The surviving "upturned cannon" that served as a marker to the boundaries of Nai Lert's property.

A set of flyovers appear towards the end of Phloen Chit Road – those of an Expressway doesn’t seem to have eased the crunch on the road that the flyovers now cast a huge shadow over. It is just beyond this that a railway level crossing marks where Phloen Chit Road ends and Sukhumvit Road begins. What greets the eye as one looks down the tracks is a scene typical of the railway lines in this part of the world – and one that reminds us of a Bangkok that the modernisation of the city hasn’t been able to shake off.

The new shopping malls sit side-by-side with the Bangkok that was more once more commonly seen. Food stalls squatting along the railway tracks where Ploen Chit Road meets Sukhumvit Road.

The many Sois off Sukhumvit Road that soon come up are a wonderful world to explore and where many more of Bangkok’s contradictions await discovery. Wandering through the lowest of the odd-numbered Sois, you would be forgiven for thinking that you’ve taken a wrong turn and ended up on the streets of the Middle East. Stepping back out into the main streets, one quickly realises that one’s feet are firmly planted in the City of Angels as one is quickly reminded of that side of Bangkok that the city is unfortunately infamous for.

The many Sois off Sukhumvit Road also offers many a tuk-tuk driver an opportunity to escape from Bangkok's traffic.

Besides Starbucks, the is a choice of the many watering holes for something a little stronger.

The short walk through the contrast the different worlds soon takes me to one of the latest developments on the stretch – Terminal 21 – one that promises to take the shopper on a retail journey to places far and wide. For me, it wasn’t the new mall which took me on a journey, but that two and a half kilometre walk that preceded my visit to the mall. It was a journey that perhaps started with a walk down from the docks of Klong Toey some three decades before and one that I still am taking through time, through space and through the many contrasts and contradictions of the fast changing world that I find in a city and in a part of that city that has never ceased to fascinate me.

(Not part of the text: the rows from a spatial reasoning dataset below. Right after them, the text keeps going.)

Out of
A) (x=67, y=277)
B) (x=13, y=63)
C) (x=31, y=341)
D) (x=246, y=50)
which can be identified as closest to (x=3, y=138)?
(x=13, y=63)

Rambutans at a street vendor's stall off Sukhumvit Road. Beside the tourist oriented street vendors along Sukhumvit Road, there are many others that colour the streets which still cater to the local population.

Haggling with a street vegetable vendor.

The streets also offer many opportunities for people watching - a young lady in a contemplative mood seen through the maze of street food vendors.

A popcorn vendor pushing his cart down the sidewalk.

Pushing a different cart - a street vendor (smiling) helps an unfortunate motorist along Sukhumvit Road.

A dough fritter vendor at work.

Cobbler, cobbler, mend my shoe. A shopper seeks help from a sidewalk cobbler for a broken heel.

A shelter for that which provide shelter. Parasols of a street vendor rest resting against a telephone booth.

A column of motorcylists facing a very lengthy wait at a major intersection supporting themselves with the help of the kerb.